The LORD is the everlasting God,
the Creator of the ends of the earth.
He will not grow tired or weary,
and his understanding no one can fathom.

29 He gives strength to the weary
and increases the power of the weak.

30 Even youths grow tired and weary,
and young men stumble and fall;

31 but those who hope in the LORD
will renew their strength.
They will soar on wings like eagles;
they will run and not grow weary,
they will walk and not be faint.

Kathy said...

I am Stan, Kathy's DH. Good job, Emily, well done with the love of Jesus in your words!

Anonymous, sorry that you evidently do not trust that God knows what He is doing. All orphans deserve a chance at joining a family, whether they be from around the corner, or from all the way around the world.
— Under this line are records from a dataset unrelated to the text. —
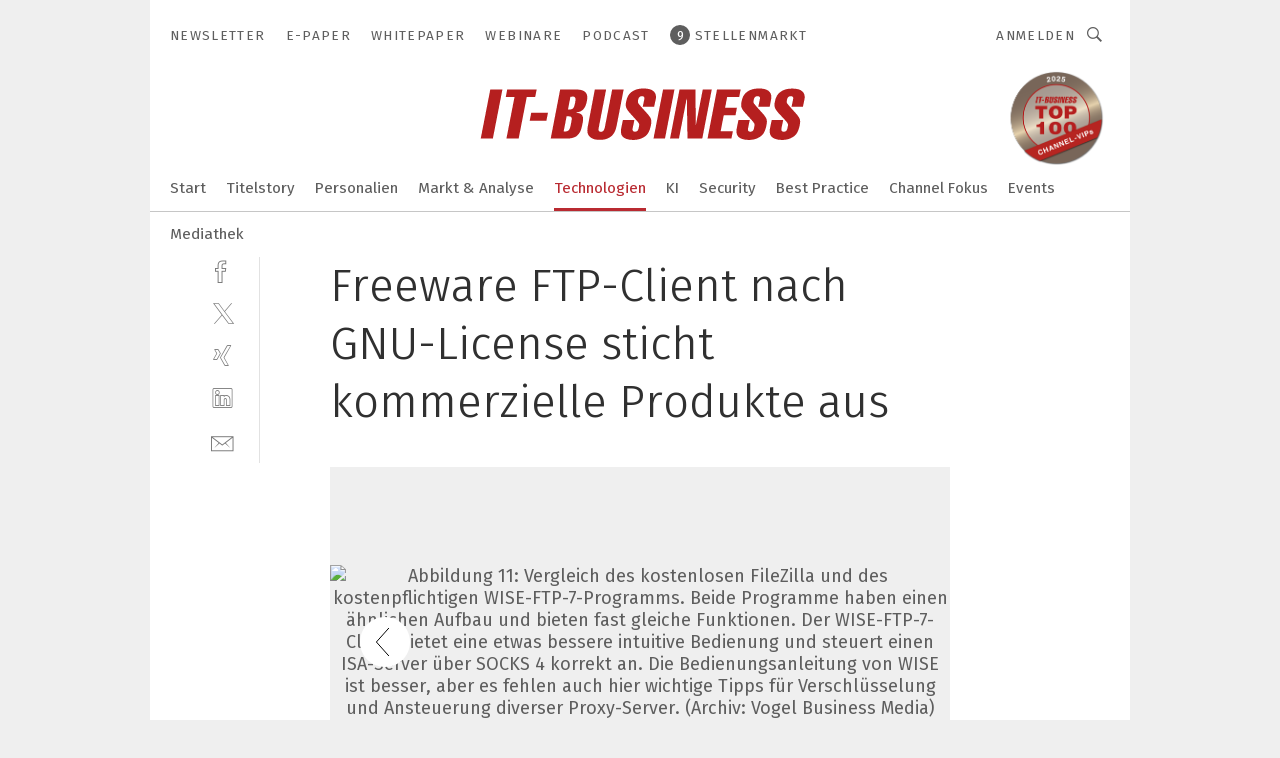

--- FILE ---
content_type: image/svg+xml
request_url: https://cdn2.vogel.de/applications/10/img/logo.svg
body_size: 1505
content:
<?xml version="1.0" encoding="utf-8"?>
<!-- Generator: Adobe Illustrator 21.0.0, SVG Export Plug-In . SVG Version: 6.00 Build 0)  -->
<!DOCTYPE svg PUBLIC "-//W3C//DTD SVG 1.1//EN" "http://www.w3.org/Graphics/SVG/1.1/DTD/svg11.dtd">
<svg version="1.1" id="Ebene_1" xmlns="http://www.w3.org/2000/svg" xmlns:xlink="http://www.w3.org/1999/xlink" x="0px" y="0px"
	 viewBox="0 0 381 90" style="enable-background:new 0 0 381 90;" xml:space="preserve">
<style type="text/css">
	.st0{fill-rule:evenodd;clip-rule:evenodd;fill:#B51F1F;}
</style>
<g>
	<path class="st0" d="M17.1,71.9L27.5,19h13.2L30.3,71.9H17.1L17.1,71.9z M44.4,26.9l1.5-7.9H78l-1.6,8h-9.2l-8.8,44.9H45.1l8.8-45
		H44.4L44.4,26.9z M72.1,44h18.2l-1.7,8.7H70.4L72.1,44L72.1,44z M116.8,26.5c1.7,0,2.8,0.5,3.2,1.4c0.4,0.9,0.4,2.6-0.1,5.1
		c-0.5,2.3-0.9,3.9-1.3,4.8c-0.4,0.9-1,1.5-1.7,2c-0.7,0.4-1.7,0.7-3,0.7h-1.8l2.7-13.9H116.8L116.8,26.5z M109.9,71.9
		c2.9,0,5.3-0.2,7-0.7c1.7-0.4,3.1-1,4-1.6c1-0.6,1.9-1.5,2.9-2.8c1-1.2,1.7-2.5,2.2-3.7c0.7-1.8,1.4-4.6,2.1-8.2
		c0.5-2.6,0.6-4.6,0.3-6c-0.3-1.5-1-2.6-2-3.3c-1-0.8-2.2-1.2-3.5-1.3l-1.5-0.1l0.1-0.5c3.1-0.4,5.5-1.5,7.3-3.4
		c1.8-1.8,3.1-4.8,3.9-9c0.6-3,0.5-5.3-0.1-7c-0.6-1.7-1.9-3-3.7-4c-1.8-0.9-4.7-1.4-8.6-1.4h-16.7L93.3,71.9H109.9L109.9,71.9z
		 M113.3,47.9c1,0,1.8,0.2,2.2,0.6c0.4,0.4,0.7,1,0.7,1.9c0,0.8-0.3,2.6-0.8,5.3c-0.5,2.7-1,4.4-1.3,5.3c-0.4,0.9-0.8,1.5-1.3,2
		c-0.5,0.4-1.1,0.8-1.8,1c-0.4,0.1-1.1,0.2-2,0.2h-1.6l3.2-16.3H113.3L113.3,47.9z M141.3,19h12.3l-7.9,40.5c-0.4,2.1-0.4,3.4,0,4.1
		c0.4,0.7,1.1,1,2.2,1c1.1,0,2-0.3,2.7-1c0.7-0.7,1.2-2.1,1.7-4.2l7.9-40.4h12.5l-7.6,38.9c-0.8,4-2,7-3.6,9.1
		c-1.6,2.1-3.6,3.7-6,4.7c-2.4,1.1-5.4,1.6-8.9,1.6c-3.9,0-6.9-0.7-9-2c-2.1-1.3-3.4-3-4-5c-0.6-2-0.5-4.7,0.2-8.1L141.3,19
		L141.3,19z M205.9,37.4h-12.4l1.6-7.5c0.3-1.5,0.2-2.4-0.1-2.9c-0.5-0.6-1.3-0.9-2.4-0.9c-1.1,0-1.9,0.3-2.6,0.9
		c-0.7,0.6-1.1,1.5-1.4,2.6l-0.3,1.7c-0.2,1,0,1.9,0.5,2.7c0.8,1.1,3.6,4.4,8.6,9.8c2.4,2.6,4,4.7,4.8,6.4c0.8,1.6,0.9,4,0.2,7.2
		c-0.8,4-1.9,7-3.4,9.1c-1.5,2.1-3.6,3.8-6.4,5c-2.8,1.3-6.1,1.9-9.8,1.9c-2.8,0-5.2-0.4-7.3-1.2c-2.1-0.8-3.6-1.9-4.6-3.4
		c-0.6-0.8-1-2-1.1-3.5c-0.1-1.5-0.1-3,0.2-4.4l1.9-9.1h12.5l-1.9,9.1c-0.2,1.2-0.1,2.1,0.3,2.7c0.4,0.6,1.2,0.9,2.2,0.9
		c1.2,0,2.1-0.3,2.7-0.9c0.6-0.6,1.1-1.8,1.5-3.8l0.3-1.6c0.2-0.8,0.1-1.5,0-2.1c-0.3-0.8-1.3-2.3-3.2-4.3l-7.2-7.9
		c-2.1-2.4-3.4-4.4-3.8-6c-0.4-1.5-0.4-3.5,0.1-5.8c0.7-3.4,1.7-6,3.2-7.9c1.5-1.9,3.5-3.5,6.1-4.6c2.6-1.2,5.9-1.8,9.9-1.8
		c5.2,0,8.8,1.1,10.9,3.2c2.1,2.1,2.8,4.8,2.2,8.2L205.9,37.4L205.9,37.4z M205.2,71.9L215.6,19H228l-10.3,52.9H205.2L205.2,71.9z
		 M233.5,19h17.3l0.5,38.5l7.5-38.5h9.8l-10.3,52.9h-16.1l-0.7-44.2l-8.6,44.2h-9.7L233.5,19L233.5,19z M264,71.9L274.3,19h25.8
		l-1.6,8h-13.1l-2.3,11.7H296l-1.5,7.9h-12.8l-3.4,17.3h13.3l-1.6,8H264L264,71.9z M331.7,37.4h-12.4l1.6-7.5
		c0.3-1.5,0.2-2.4-0.1-2.9c-0.5-0.6-1.3-0.9-2.4-0.9c-1,0-1.9,0.3-2.6,0.9c-0.7,0.6-1.1,1.5-1.4,2.6l-0.3,1.7c-0.2,1,0,1.9,0.5,2.7
		c0.8,1.1,3.6,4.4,8.6,9.8c2.4,2.6,4,4.7,4.8,6.4c0.8,1.6,0.9,4,0.2,7.2c-0.8,4-1.9,7-3.4,9.1c-1.5,2.1-3.6,3.8-6.4,5
		c-2.8,1.3-6.1,1.9-9.8,1.9c-2.8,0-5.2-0.4-7.3-1.2c-2.1-0.8-3.6-1.9-4.6-3.4c-0.6-0.8-1-2-1.1-3.5c-0.1-1.5-0.1-3,0.2-4.4l1.9-9.1
		H310l-1.9,9.1c-0.2,1.2-0.1,2.1,0.3,2.7c0.4,0.6,1.2,0.9,2.2,0.9c1.2,0,2.1-0.3,2.7-0.9c0.6-0.6,1.1-1.8,1.5-3.8l0.3-1.6
		c0.2-0.8,0.1-1.5,0-2.1c-0.3-0.8-1.3-2.3-3.2-4.3l-7.2-7.9c-2.1-2.4-3.4-4.4-3.8-6c-0.4-1.5-0.4-3.5,0.1-5.8c0.7-3.4,1.7-6,3.2-7.9
		c1.5-1.9,3.5-3.5,6.1-4.6c2.6-1.2,5.9-1.8,9.9-1.8c5.2,0,8.8,1.1,10.9,3.2c2.1,2.1,2.8,4.8,2.2,8.2L331.7,37.4L331.7,37.4z
		 M367.9,37.4h-12.4l1.6-7.5c0.3-1.5,0.2-2.4-0.1-2.9c-0.5-0.6-1.3-0.9-2.4-0.9c-1,0-1.9,0.3-2.6,0.9c-0.7,0.6-1.1,1.5-1.4,2.6
		l-0.3,1.7c-0.2,1,0,1.9,0.5,2.7c0.8,1.1,3.6,4.4,8.6,9.8c2.4,2.6,4,4.7,4.8,6.4c0.8,1.6,0.9,4,0.2,7.2c-0.8,4-1.9,7-3.4,9.1
		c-1.5,2.1-3.6,3.8-6.4,5c-2.8,1.3-6.1,1.9-9.8,1.9c-2.8,0-5.2-0.4-7.3-1.2c-2.1-0.8-3.6-1.9-4.6-3.4c-0.6-0.8-1-2-1.1-3.5
		c-0.1-1.5-0.1-3,0.2-4.4l1.9-9.1h12.5l-1.9,9.1c-0.2,1.2-0.1,2.1,0.3,2.7c0.4,0.6,1.2,0.9,2.2,0.9c1.2,0,2.1-0.3,2.7-0.9
		c0.6-0.6,1.1-1.8,1.5-3.8l0.3-1.6c0.2-0.8,0.1-1.5,0-2.1c-0.3-0.8-1.3-2.3-3.2-4.3L341,44c-2.1-2.4-3.4-4.4-3.8-6
		c-0.4-1.5-0.4-3.5,0.1-5.8c0.7-3.4,1.7-6,3.2-7.9c1.5-1.9,3.5-3.5,6.1-4.6c2.6-1.2,5.9-1.8,9.9-1.8c5.2,0,8.8,1.1,10.9,3.2
		c2.1,2.1,2.8,4.8,2.2,8.2L367.9,37.4L367.9,37.4z"/>
</g>
</svg>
God led us twice to China for His precious gifts to our family. I believe our blessings are magnified because we followed His will to help the neediest of those in need, the weakest of the weak.

I will be praying that God will soften and open your heart to be more supportive of ALL the work He is doing in the world of adoption.

Tim said...

My wife and I looked at domestic foster / adopt 15 years ago, but it did not resonate with us. Our calling was to wait and go elsewhere.

Finally in 2007 the call came for our daughter, 7, waiting in China. She came home in early 2008.

We looked for a sister but none was to be found - either internationally or domestic, doors closed.

Thus we looked for and found our son, waiting for us in Taiwan. Hopefully he'll be home next month.

In July, a door opened that we did not even know existed, but it was a clear call back to China. That process started in November and hopefully she'll be home this year as well.

Sammy said...

Anonymous Beth. First you say it is not fair to Grace TongJiao that she has to wait to be adopted, but then you say they shouldn't adopt her at all and adopt a US kid. Second, I don't you should be playing God and telling people which kids should be getting families!!

Catherine said...

What a beautiful, gracious response Emily! I can learn from you.

God was honoured by your gentle response.